Robust and Precise Localization of Mobile Robots using Finite Impulse Response Estimation for Fusing Odometry with Position Measurements

Conference: ISR 2020 - 52th International Symposium on Robotics
12/09/2020 - 12/10/2020 at online

Proceedings: ISR 2020

Pages: 7Language: englishTyp: PDF

Authors:
Hess, Daniel; Roehrig, Christof (University of Applied Sciences and Arts in Dortmund, Germany)

Abstract:
The well known Kalman Filter (KF) and its nonlinear counterpart Extended Kalman Filter (EKF) are widely used for localizing mobile robots. Their main disadvantage is that their performance depends strongly on the probabilistic models of measurement and robot motion. An accurate probabilistic motion model is often unavailable, in this case the KF and EKF often demonstrate poor robustness and may diverge. The unbiased finite impulse response (UFIR) filter is an universal estimator for linear systems.
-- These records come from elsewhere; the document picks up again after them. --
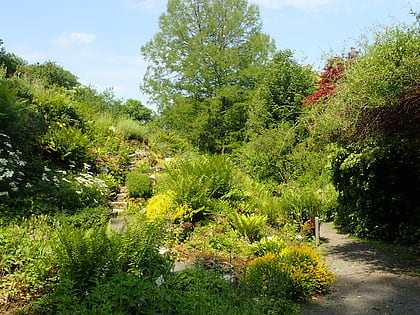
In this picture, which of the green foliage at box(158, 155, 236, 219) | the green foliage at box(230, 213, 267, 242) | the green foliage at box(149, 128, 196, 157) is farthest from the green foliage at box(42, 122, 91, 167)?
the green foliage at box(230, 213, 267, 242)

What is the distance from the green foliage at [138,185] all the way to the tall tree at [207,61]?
375 inches

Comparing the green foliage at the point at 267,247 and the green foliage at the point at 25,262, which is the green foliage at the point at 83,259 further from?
the green foliage at the point at 267,247

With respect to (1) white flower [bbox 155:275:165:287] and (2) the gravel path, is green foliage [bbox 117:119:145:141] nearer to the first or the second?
(2) the gravel path

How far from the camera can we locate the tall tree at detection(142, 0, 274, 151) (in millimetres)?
18703

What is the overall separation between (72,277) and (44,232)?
1.70 m

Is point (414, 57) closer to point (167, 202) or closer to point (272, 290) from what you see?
point (272, 290)

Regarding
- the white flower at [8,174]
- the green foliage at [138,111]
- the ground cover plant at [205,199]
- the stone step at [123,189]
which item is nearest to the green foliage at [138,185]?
the ground cover plant at [205,199]

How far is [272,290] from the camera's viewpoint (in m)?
4.13

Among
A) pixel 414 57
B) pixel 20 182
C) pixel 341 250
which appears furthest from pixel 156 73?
pixel 414 57

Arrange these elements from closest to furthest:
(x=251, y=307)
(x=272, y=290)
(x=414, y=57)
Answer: (x=251, y=307) → (x=272, y=290) → (x=414, y=57)

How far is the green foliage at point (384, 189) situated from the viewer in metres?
Result: 6.97

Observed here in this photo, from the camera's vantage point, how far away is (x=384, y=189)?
7387 mm

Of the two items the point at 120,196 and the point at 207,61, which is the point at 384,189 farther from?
the point at 207,61

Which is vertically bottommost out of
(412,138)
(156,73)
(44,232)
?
(44,232)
The extended UFIR (EFIR) is the counterpart of the UFIR for nonlinear systems and operates similarly to the EKF. UFIR and EFIR utilize the most recent past measurements on a horizon of points and do not need any probabilistic model. In this paper a pose estimator for position measurements based on FIR algorithms is developed. The paper provides a comparative experimental analysis for robustness and accuracy of KF, EKF, UFIR and EFIR.